■ **Action item**:
Transcribe only the stretch of lines that opens with the line containing "Les doigts de" and closes with the last line of the listing, skipping pictures.

■ **Data for this exercise**:
.....
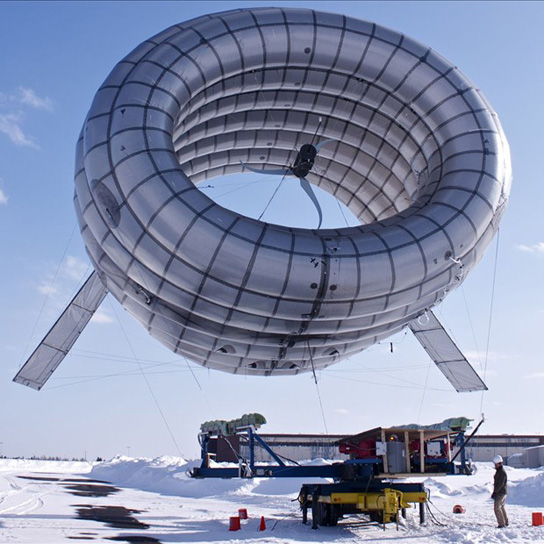 altaeros-energies-wind-turbine-afloat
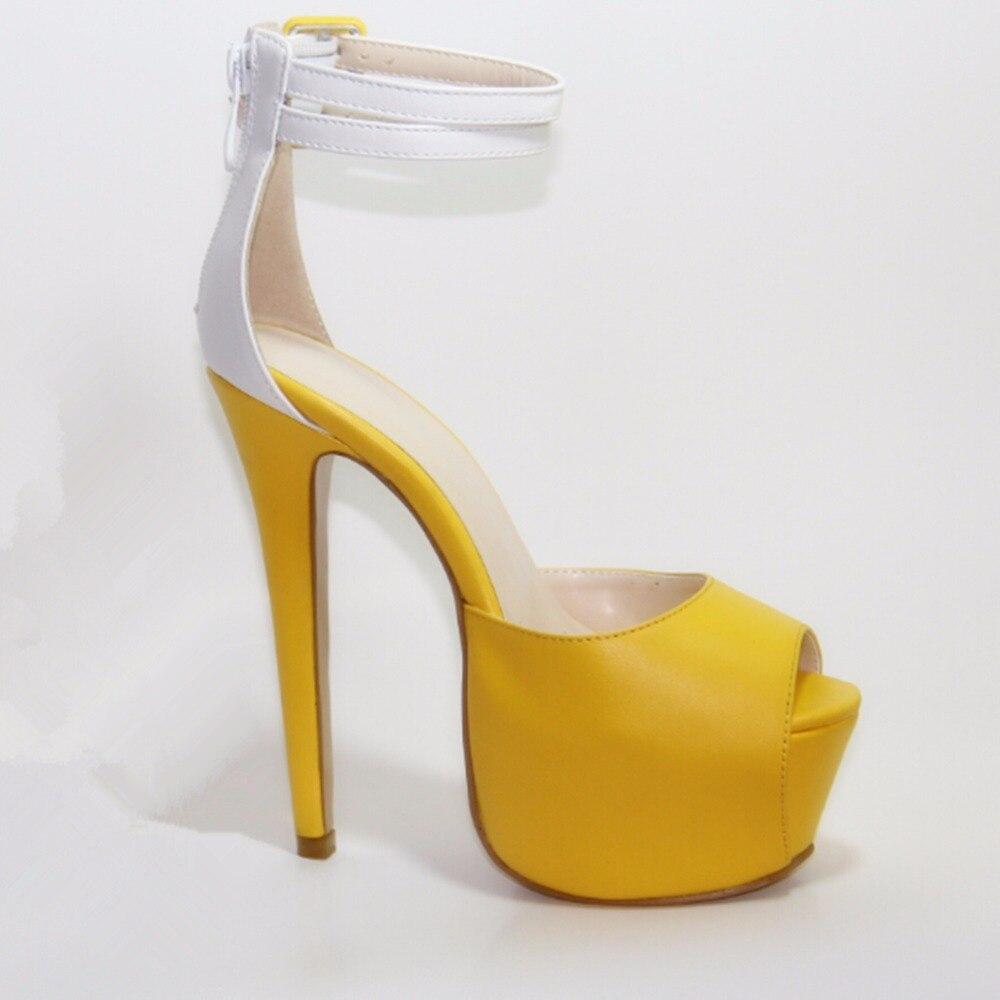 Nouveauté élégant cuir jaune et blanc à bretelles 16 cm sandales à talons hauts. Taille: 35-45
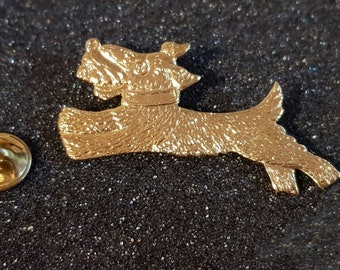 gold running dog with clip on rear Pin ,Badge / tie pin unisex gift boxed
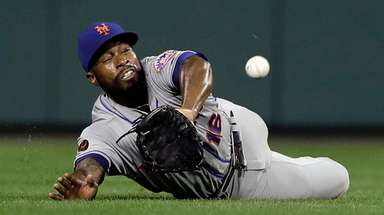 Mets centerfielder Austin Jackson dives to catch a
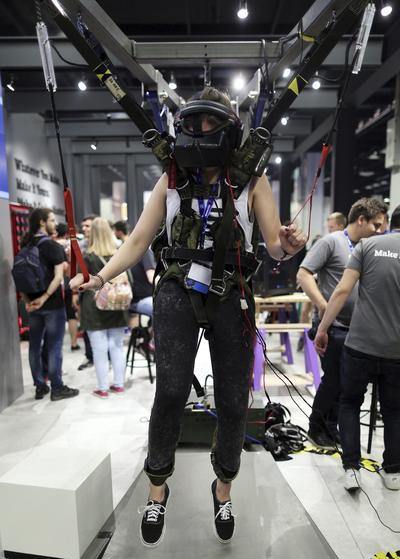 KOLN (ALEMANIA).- Una visitante utiliza unas gafas de realidad virtual para sentir la sensación de tirarse en paracaidas en la convención de videojuegos Gamescom en Colonia (Alemania). La feria se celebra dle 17 al 21 de agosto. EFE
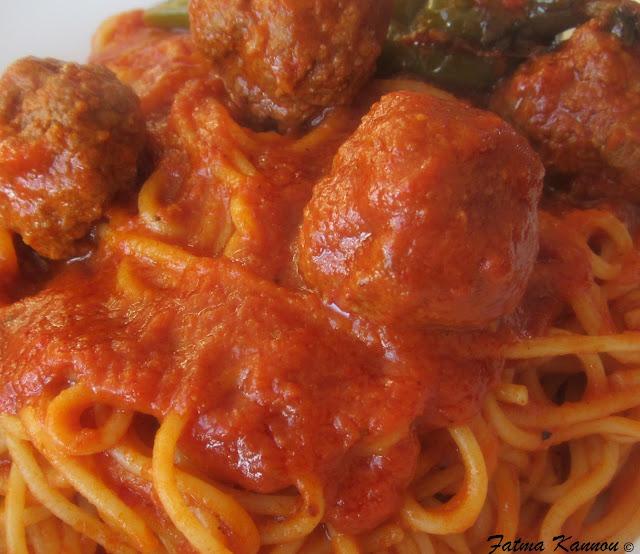 Les doigts de fatma spaghetti boulette sauce tomate piquante makarouna bel salsa - Boulette de viande en sauce ...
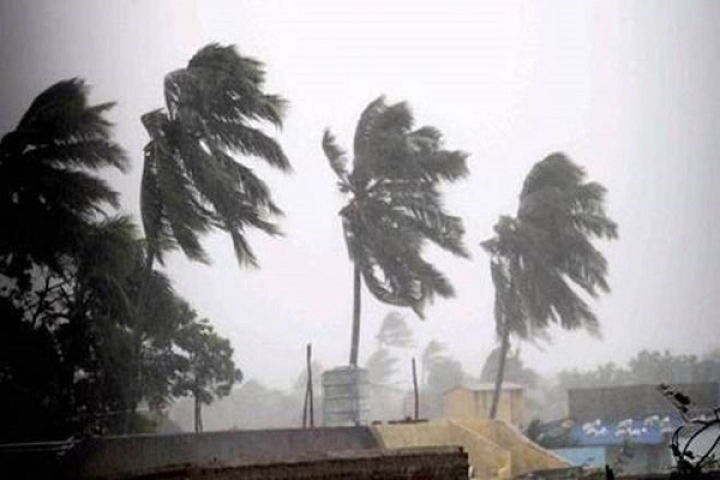 Cyclone Gaja: Red Alert In Tamil Nadu And Puducherry As Severe Storm Set To Hit Coast Between Karaikal, Cuddalore
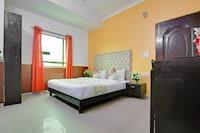 OYO Flagship 75558 The Gour Lazeez Hotel Near Lajpat Nagar Metro Station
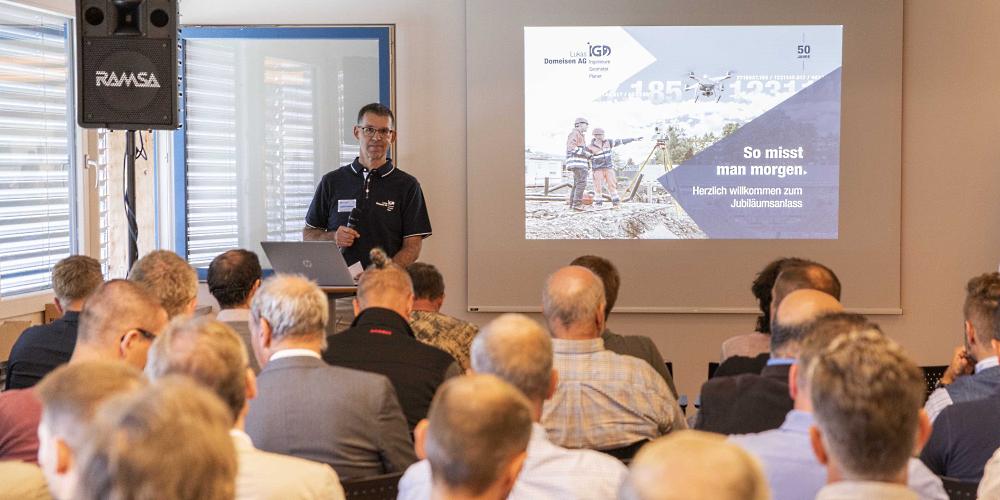 Grosses Interesse an den Fachvorträgen: Geschäftsführer Lukas Domeisen (vorne am Rednerpult) freute sich über vollbesetzte Säle am Jubiläumsanlass.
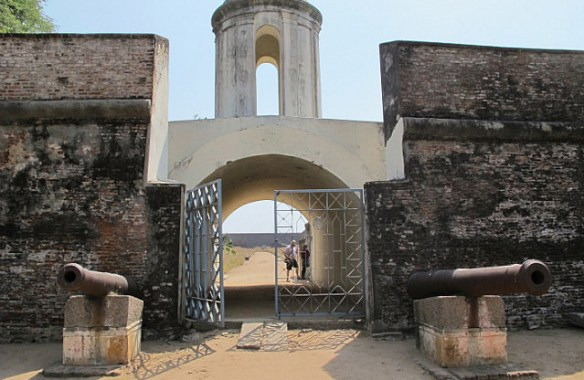 Sadras_gate_dutch-fort-in-sadras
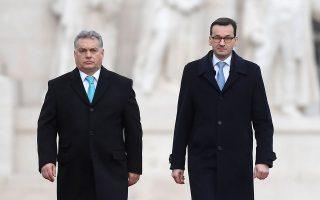 Ο Ματέους Μοραβιέτσκι και ο Βίκτορ Ορμπαν χθες, μπροστά στο ουγγρικό Κοινοβούλιο.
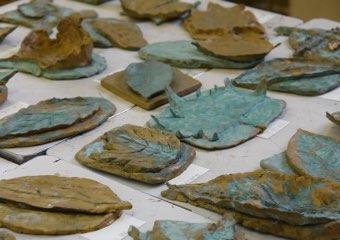 中1美術「彫塑・葉のレリーフ」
.....
■ **Answer to the exercise**:
 Les doigts de fatma spaghetti boulette sauce tomate piquante makarouna bel salsa - Boulette de viande en sauce ...
 Cyclone Gaja: Red Alert In Tamil Nadu And Puducherry As Severe Storm Set To Hit Coast Between Karaikal, Cuddalore
 OYO Flagship 75558 The Gour Lazeez Hotel Near Lajpat Nagar Metro Station
 Grosses Interesse an den Fachvorträgen: Geschäftsführer Lukas Domeisen (vorne am Rednerpult) freute sich über vollbesetzte Säle am Jubiläumsanlass.
 Sadras_gate_dutch-fort-in-sadras
 Ο Ματέους Μοραβιέτσκι και ο Βίκτορ Ορμπαν χθες, μπροστά στο ουγγρικό Κοινοβούλιο.
 中1美術「彫塑・葉のレリーフ」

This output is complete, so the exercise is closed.